So, we have succulent slow-cooked spiced lamb on the bone; julienned carrot, onion and a few other vegetables; crisp various salad leaves round the side; and beneath, al dente spaghetti that is rather bland but is an excellent foil for the rest of the flavoursome food; and superb rice that has been steamed in stock and herbs. There are two sauces on the side: a hot red chilli one and a green herb-based one, both sensational.
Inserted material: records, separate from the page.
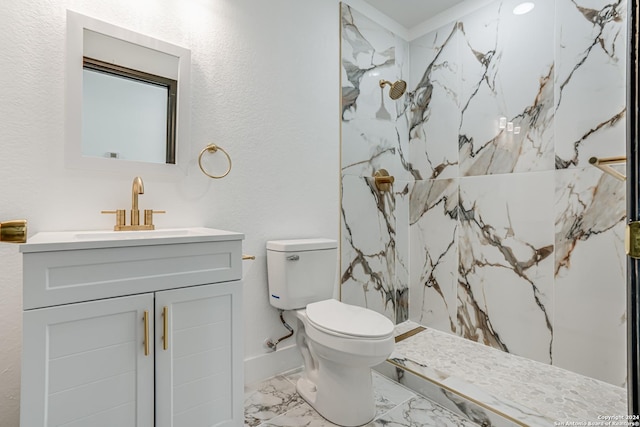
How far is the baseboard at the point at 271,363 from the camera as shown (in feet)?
5.87

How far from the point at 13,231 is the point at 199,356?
688 mm

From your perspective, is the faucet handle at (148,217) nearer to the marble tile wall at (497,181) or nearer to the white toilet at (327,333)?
the white toilet at (327,333)

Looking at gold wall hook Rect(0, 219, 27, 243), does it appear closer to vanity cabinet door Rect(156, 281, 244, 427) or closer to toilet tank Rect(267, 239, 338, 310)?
vanity cabinet door Rect(156, 281, 244, 427)

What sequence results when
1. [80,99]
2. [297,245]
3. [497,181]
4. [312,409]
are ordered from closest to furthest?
[80,99] < [312,409] < [297,245] < [497,181]

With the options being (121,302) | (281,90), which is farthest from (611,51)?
(121,302)

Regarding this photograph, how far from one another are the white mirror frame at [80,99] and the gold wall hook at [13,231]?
0.53 metres

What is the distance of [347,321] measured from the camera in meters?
1.50

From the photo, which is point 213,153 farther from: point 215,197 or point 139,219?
point 139,219

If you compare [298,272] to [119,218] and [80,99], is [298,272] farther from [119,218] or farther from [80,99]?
[80,99]

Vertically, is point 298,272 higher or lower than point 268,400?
higher

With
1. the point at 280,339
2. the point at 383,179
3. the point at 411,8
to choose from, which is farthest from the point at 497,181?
the point at 280,339

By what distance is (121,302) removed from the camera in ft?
3.45

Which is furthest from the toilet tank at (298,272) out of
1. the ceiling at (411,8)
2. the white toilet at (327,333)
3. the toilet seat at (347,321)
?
the ceiling at (411,8)

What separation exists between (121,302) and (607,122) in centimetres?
236
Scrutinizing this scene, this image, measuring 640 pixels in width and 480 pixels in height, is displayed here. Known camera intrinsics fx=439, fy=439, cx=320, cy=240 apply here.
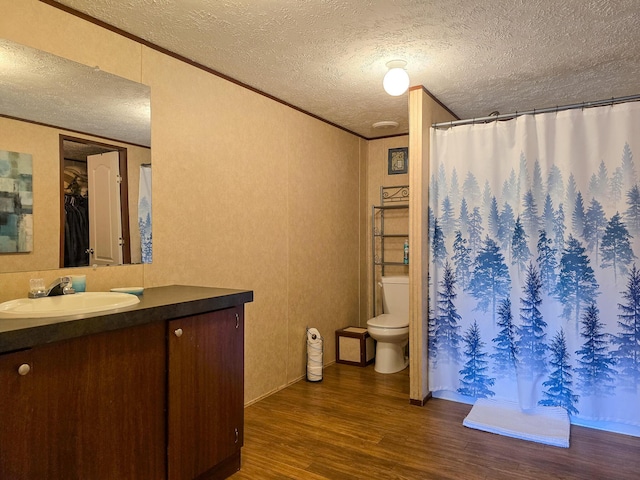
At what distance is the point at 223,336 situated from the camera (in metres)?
2.08

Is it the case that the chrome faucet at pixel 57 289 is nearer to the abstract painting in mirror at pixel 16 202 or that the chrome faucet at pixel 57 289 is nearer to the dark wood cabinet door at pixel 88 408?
the abstract painting in mirror at pixel 16 202

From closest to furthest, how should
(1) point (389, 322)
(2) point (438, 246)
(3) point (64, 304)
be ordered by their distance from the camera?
(3) point (64, 304), (2) point (438, 246), (1) point (389, 322)

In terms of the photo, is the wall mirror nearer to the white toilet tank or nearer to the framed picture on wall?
the white toilet tank

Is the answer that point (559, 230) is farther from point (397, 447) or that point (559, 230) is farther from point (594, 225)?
point (397, 447)

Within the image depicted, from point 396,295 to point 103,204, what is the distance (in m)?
2.73

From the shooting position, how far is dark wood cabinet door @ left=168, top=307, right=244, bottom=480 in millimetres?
1851

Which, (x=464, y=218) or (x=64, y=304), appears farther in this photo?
(x=464, y=218)

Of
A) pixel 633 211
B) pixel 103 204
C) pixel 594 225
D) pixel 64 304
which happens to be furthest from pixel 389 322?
pixel 64 304

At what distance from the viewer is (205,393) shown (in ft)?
6.51

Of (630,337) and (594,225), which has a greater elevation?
(594,225)

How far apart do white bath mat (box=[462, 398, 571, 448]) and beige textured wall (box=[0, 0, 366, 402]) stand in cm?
142

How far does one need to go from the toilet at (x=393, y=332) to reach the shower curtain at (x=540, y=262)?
0.53 m

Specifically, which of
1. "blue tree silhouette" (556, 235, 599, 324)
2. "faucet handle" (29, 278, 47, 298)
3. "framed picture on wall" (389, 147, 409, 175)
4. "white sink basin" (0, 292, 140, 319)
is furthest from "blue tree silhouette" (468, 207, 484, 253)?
"faucet handle" (29, 278, 47, 298)

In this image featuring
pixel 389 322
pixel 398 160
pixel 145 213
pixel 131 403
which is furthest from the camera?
pixel 398 160
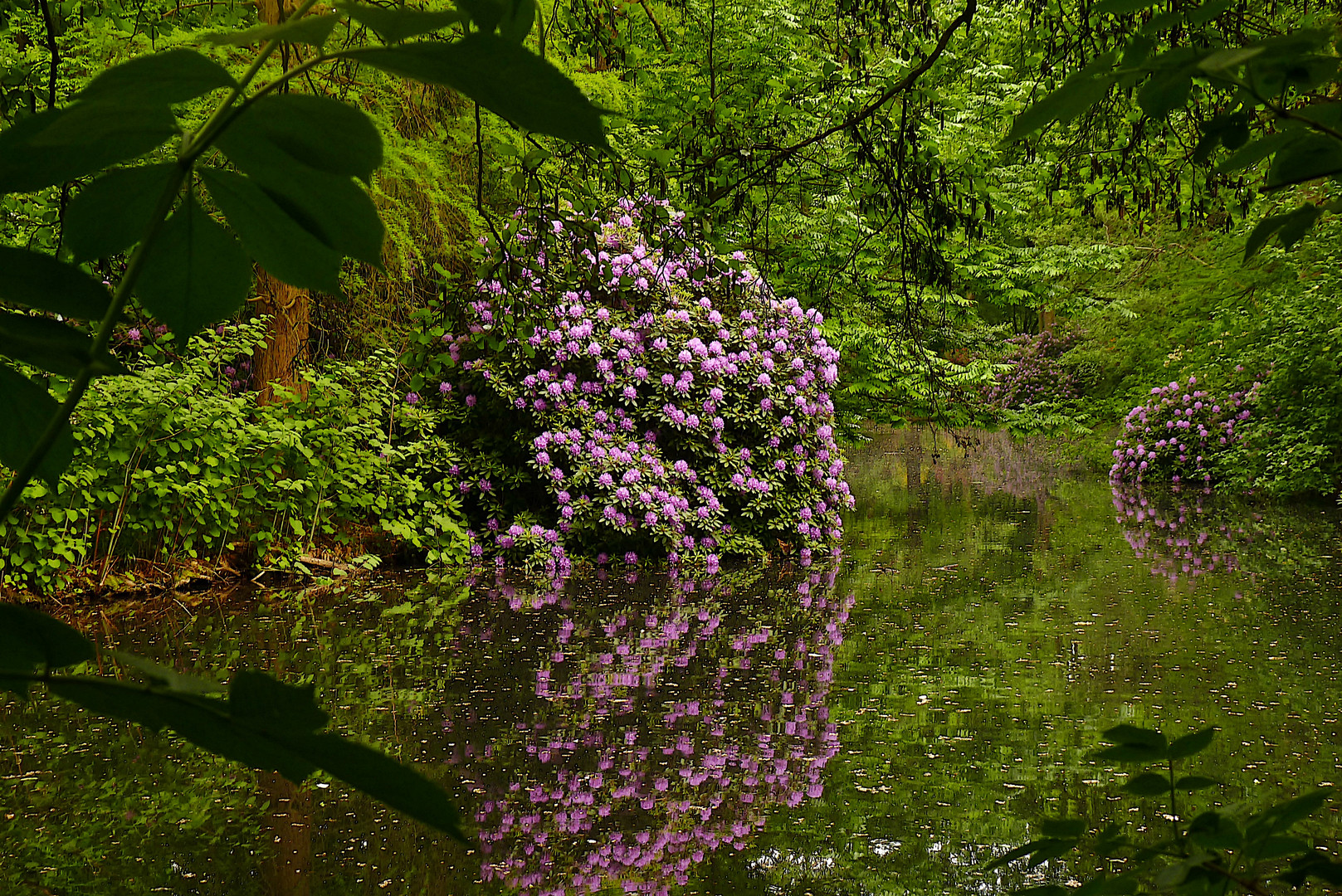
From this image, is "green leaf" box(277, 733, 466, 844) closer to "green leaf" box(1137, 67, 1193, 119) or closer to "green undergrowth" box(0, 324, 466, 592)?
"green leaf" box(1137, 67, 1193, 119)

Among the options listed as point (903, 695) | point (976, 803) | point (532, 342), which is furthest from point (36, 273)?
point (532, 342)

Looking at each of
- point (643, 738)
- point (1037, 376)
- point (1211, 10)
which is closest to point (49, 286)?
point (1211, 10)

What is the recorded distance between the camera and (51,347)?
27cm

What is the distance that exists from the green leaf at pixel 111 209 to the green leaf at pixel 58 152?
30 mm

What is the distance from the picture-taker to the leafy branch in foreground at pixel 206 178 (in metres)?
0.27

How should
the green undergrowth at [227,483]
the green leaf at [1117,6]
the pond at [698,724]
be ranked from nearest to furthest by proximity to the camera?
the green leaf at [1117,6]
the pond at [698,724]
the green undergrowth at [227,483]

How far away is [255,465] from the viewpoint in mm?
6320

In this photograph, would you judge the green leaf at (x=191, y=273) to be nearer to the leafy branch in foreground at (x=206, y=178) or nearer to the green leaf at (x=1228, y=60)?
the leafy branch in foreground at (x=206, y=178)

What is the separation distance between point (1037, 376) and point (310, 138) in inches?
852

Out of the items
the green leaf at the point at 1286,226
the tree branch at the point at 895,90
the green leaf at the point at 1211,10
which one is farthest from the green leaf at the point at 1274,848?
the tree branch at the point at 895,90

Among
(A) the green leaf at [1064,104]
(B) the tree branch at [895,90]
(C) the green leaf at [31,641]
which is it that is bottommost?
(C) the green leaf at [31,641]

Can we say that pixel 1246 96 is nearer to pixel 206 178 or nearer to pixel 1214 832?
pixel 1214 832

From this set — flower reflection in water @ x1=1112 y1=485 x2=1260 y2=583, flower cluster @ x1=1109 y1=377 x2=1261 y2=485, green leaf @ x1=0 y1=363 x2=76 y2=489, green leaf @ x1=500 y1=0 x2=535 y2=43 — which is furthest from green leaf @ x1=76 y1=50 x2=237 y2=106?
flower cluster @ x1=1109 y1=377 x2=1261 y2=485

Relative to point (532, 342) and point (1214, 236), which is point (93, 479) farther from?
point (1214, 236)
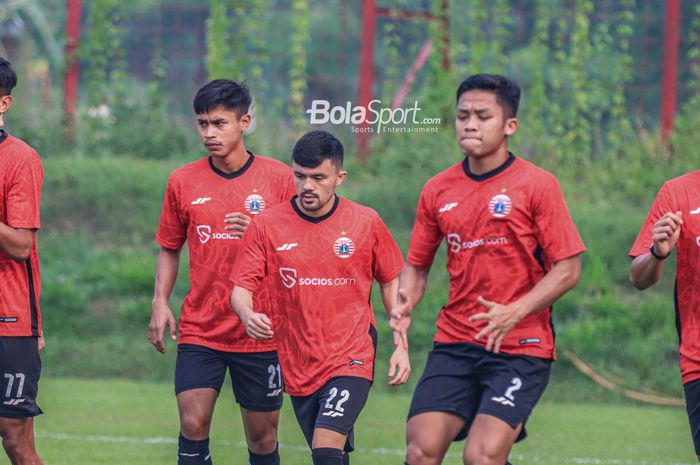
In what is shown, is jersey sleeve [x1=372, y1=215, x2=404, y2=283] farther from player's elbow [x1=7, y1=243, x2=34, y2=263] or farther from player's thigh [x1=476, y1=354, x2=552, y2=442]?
player's elbow [x1=7, y1=243, x2=34, y2=263]

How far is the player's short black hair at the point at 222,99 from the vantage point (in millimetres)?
7609

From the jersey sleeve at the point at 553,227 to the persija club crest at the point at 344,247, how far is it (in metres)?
1.03

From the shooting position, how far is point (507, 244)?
6527 mm

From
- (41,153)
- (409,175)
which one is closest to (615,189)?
(409,175)

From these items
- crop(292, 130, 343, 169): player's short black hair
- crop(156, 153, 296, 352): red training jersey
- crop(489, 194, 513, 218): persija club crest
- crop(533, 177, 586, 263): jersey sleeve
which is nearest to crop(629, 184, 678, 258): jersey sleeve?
crop(533, 177, 586, 263): jersey sleeve

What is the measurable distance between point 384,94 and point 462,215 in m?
11.0

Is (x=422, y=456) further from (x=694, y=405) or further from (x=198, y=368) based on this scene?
(x=198, y=368)

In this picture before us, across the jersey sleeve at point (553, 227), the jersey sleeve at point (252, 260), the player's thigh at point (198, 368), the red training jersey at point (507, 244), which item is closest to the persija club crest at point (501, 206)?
the red training jersey at point (507, 244)

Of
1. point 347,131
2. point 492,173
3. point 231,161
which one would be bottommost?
point 492,173

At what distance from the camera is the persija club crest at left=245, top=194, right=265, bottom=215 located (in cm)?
771

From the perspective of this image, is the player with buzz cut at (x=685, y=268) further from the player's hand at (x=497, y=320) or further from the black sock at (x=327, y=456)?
the black sock at (x=327, y=456)

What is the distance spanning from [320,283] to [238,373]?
3.44 ft

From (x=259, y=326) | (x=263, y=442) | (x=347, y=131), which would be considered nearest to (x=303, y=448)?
(x=263, y=442)

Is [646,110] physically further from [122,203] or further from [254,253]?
[254,253]
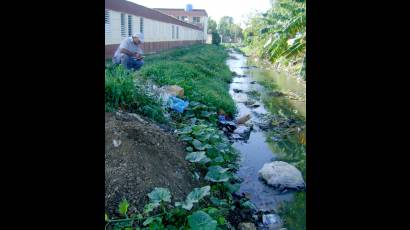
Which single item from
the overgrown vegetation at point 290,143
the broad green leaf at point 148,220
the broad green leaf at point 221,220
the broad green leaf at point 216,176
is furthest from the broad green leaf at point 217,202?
the broad green leaf at point 148,220

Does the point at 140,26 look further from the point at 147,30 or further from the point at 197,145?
the point at 197,145

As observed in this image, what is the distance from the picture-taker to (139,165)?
144 inches

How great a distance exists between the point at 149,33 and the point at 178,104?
13.4 meters

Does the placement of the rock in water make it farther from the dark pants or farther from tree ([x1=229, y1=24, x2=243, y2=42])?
tree ([x1=229, y1=24, x2=243, y2=42])

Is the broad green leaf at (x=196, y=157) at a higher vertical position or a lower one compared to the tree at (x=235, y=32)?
lower

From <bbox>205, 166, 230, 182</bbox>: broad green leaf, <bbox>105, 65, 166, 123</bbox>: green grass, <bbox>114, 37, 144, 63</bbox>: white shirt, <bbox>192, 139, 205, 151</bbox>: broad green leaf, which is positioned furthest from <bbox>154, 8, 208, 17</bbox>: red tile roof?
<bbox>205, 166, 230, 182</bbox>: broad green leaf

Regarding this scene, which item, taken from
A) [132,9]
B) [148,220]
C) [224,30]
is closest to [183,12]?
[224,30]

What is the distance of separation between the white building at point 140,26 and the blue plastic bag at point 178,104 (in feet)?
23.8

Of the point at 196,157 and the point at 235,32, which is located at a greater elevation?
the point at 235,32

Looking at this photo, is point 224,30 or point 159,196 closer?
point 159,196

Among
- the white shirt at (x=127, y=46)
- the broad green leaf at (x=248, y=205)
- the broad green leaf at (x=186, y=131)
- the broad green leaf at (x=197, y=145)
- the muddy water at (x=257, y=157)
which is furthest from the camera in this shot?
the white shirt at (x=127, y=46)

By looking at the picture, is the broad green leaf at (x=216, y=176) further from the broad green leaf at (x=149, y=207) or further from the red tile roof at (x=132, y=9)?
the red tile roof at (x=132, y=9)

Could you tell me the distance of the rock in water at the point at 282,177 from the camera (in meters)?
4.94
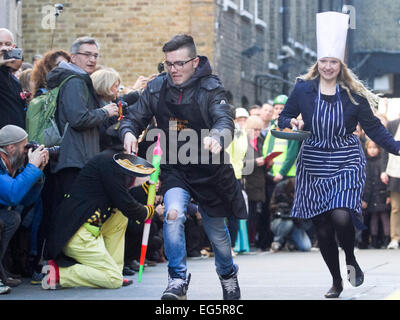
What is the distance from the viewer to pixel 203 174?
7734 millimetres

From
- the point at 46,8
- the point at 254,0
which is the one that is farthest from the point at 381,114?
the point at 254,0

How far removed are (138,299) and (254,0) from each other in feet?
66.2

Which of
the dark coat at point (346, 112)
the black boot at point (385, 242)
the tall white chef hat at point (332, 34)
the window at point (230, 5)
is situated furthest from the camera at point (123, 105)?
the window at point (230, 5)

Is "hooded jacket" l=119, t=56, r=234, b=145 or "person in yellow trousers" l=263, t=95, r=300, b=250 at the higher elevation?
"hooded jacket" l=119, t=56, r=234, b=145

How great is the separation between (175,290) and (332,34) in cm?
259

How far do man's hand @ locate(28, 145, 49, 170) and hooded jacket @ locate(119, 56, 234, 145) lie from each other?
1.64 meters

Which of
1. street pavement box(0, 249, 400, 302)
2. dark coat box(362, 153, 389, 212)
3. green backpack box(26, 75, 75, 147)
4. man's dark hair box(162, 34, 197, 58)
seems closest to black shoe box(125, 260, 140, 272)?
street pavement box(0, 249, 400, 302)

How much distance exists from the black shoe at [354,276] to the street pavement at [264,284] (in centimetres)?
9

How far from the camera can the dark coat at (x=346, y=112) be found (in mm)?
8352

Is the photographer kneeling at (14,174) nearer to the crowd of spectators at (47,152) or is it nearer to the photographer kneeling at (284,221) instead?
the crowd of spectators at (47,152)

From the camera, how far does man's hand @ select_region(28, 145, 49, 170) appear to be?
9273mm

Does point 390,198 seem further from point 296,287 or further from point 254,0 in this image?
point 254,0

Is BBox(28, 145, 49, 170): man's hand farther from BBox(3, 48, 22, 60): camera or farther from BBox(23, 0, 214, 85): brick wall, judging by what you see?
BBox(23, 0, 214, 85): brick wall

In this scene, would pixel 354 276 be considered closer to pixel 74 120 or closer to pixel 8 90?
pixel 74 120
Safari Restaurant at Ascot Vale. Picture by Gordon Dann

Safari Restaurant at Ascot Vale. Picture by Gordon Dann

It’s simple fare served unpretentiously, and even though it’s a huge platter, we consume it all.
Somalian food is traditionally eaten with the hands from the centre platter, and most—but not all—of the other guests are eating in this way. We opt for plates and cutlery, however, and the staff are happy to bring them.
We’re also given carafes of Vimto, a fruit cordial which refreshes the palate between mouthfuls of lamb, rice and spaghetti.
The bill comes to a total of only $48 for the four of us (we actually ordered the platter for three, which was plenty for four). Now, $12 a person for lunch at a restaurant is a bargain in Melbourne. As a comparison, at the uni campus where I teach, I pay up to $14 for an ordinary sandwich and a coffee.
The four of us have already made another foodies’ lunch plan to meet half-way between our respective suburbs in the not-too-distant future. Good food at a bargain price, the company of old friends and summer in Melbourne—what could be better?